▶ [TEXT SHOWN]
——
Government warned businesses could ‘game the system’ if sick leave doubled
Officials have warned the Government employers might try to “game the system” to avoid doubling their workers’ sick leave.
Ministry of Business, Innovation and Employment advice on the proposed new law said employers could do this by not taking on new staff, cutting part-time hours or discriminating against hiring employees likely to use more, like parents.
But Minister for Workplace Relations Michael Wood said he didn’t have “any great expectation” of businesses not honouring the increase, which is expected to cost businesses almost $1 billion a year.
“Whenever you have a system like this you might get a few people on either side around the edges who try to bend the rules, but I’ve got general confidence in New Zealand employers and employees,” Wood said.
The bill to double the statutory minimum sick leave entitlements from five to 10 days was introduced in Parliament on Tuesday. It is likely to be passed mid-2021 and then will take two months to come into effect.
Ministry of Business, Innovation and Employment advice to Wood about the policy, which was one of Labour’s election promises, estimated the change would cost businesses almost $1 billion a year.
The option it presented to the Government was to also increase the statutory maximum of “roll-over” sick days staff can carry into the next year to 25 instead of 20.
This is supported by the E Tū Union but was not picked up by Wood who said he opted for the “simplest” option but the roll-over maximum could be debated at the select committee stage.
The MBIE advice said about half of employers gave their staff only the statutory minimum of five days and the average rate of absence across all employees was 4.7 days per year so many Kiwis exhausted their leave each year.
The people most likely to be given only the minimum of five days a year were women, Māori, carers and young people.
Especially those in the manufacturing, construction and accommodation and food services sectors where employees were “generally provided with minimum employment standards”.
Wellington cleaner Malia Motusaga gets only five days sick leave a year and said she “always” runs out.
“I use it all up when the kids get sick, so there’s nothing there for me. When I go off sick, I go on leave without pay. I will really appreciate those extra five days.”
The law change is expected to cost businesses about $958 million per year – an increase of 0.88 per cent to the country’s wage bill.
But officials noted this figure did not include the possible financial benefits as a result of healthier workplaces, decreased absenteeism and improved productivity.
MBIE officials warned small to medium enterprises (SMEs) might feel the pressure of the increased costs more than larger organisations because their smaller payroll might mean they’re less able to manage more employees staying home.
——
(Saved entries)
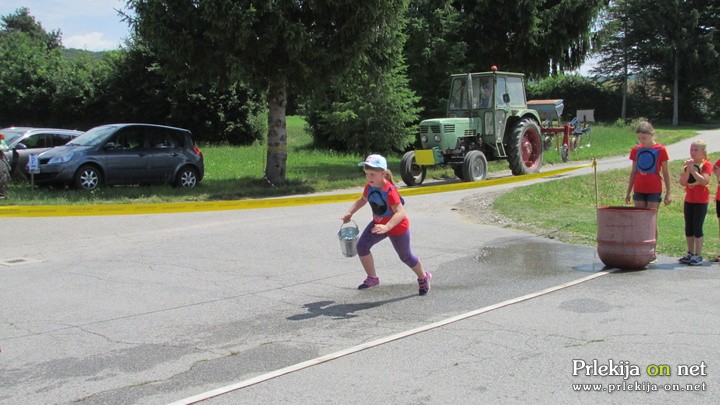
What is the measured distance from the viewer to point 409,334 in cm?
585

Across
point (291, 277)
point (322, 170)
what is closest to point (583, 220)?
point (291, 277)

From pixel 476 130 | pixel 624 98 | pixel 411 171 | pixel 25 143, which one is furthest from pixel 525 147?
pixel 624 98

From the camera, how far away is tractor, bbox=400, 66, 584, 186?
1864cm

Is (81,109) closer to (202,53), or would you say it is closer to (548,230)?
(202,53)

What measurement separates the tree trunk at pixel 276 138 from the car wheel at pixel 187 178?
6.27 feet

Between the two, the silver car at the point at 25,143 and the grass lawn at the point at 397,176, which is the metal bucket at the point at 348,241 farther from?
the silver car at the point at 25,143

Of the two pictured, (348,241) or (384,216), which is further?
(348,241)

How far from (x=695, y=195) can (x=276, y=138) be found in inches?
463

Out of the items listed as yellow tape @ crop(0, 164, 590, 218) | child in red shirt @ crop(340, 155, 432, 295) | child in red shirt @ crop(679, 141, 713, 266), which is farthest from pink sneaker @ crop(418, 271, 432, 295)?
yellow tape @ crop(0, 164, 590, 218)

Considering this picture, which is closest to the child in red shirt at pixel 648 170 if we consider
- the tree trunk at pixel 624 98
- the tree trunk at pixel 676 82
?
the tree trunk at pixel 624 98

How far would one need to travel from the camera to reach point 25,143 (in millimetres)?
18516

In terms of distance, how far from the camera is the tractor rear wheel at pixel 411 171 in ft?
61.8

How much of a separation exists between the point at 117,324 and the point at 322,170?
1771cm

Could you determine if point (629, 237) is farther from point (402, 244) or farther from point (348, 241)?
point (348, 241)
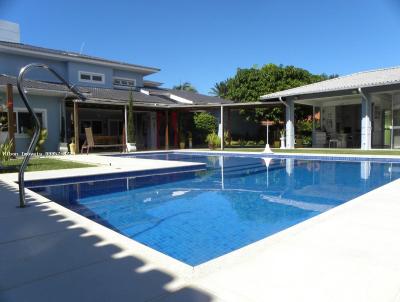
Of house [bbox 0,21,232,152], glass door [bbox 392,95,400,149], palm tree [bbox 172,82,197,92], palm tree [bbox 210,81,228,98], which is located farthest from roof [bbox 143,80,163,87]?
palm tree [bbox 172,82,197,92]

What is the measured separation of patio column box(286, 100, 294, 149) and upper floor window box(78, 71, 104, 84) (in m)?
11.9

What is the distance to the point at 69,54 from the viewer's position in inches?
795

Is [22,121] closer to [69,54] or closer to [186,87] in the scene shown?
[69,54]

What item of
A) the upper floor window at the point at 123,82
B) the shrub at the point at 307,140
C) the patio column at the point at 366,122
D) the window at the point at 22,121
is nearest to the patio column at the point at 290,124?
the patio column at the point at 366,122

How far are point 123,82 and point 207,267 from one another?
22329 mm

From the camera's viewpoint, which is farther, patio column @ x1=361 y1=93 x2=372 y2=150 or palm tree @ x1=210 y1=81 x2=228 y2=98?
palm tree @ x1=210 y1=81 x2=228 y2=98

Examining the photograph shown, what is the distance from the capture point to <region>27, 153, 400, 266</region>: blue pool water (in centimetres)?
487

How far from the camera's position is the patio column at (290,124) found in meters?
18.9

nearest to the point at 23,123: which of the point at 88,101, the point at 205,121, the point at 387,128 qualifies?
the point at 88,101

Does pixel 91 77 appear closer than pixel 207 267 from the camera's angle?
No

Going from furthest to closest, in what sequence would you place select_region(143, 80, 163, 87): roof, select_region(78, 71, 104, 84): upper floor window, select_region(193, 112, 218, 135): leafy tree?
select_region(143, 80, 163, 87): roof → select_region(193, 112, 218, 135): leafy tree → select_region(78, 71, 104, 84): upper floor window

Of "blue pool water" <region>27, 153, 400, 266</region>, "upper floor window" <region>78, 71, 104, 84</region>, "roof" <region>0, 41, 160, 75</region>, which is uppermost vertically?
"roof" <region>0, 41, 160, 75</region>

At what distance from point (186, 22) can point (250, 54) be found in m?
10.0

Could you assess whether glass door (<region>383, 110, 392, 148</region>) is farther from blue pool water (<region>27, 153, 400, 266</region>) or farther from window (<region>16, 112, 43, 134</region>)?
——
▶ [WORK ORDER] Render this sentence from the article on sick leave into Spanish: "The people most likely to be given only the minimum of five days a year were women, Māori, carers and young people." The records can be set aside; none of them is needed here.

▶ [SOLUTION] Las personas con más probabilidades de recibir solo el mínimo de cinco días al año eran las mujeres, los maoríes, los cuidadores y los jóvenes.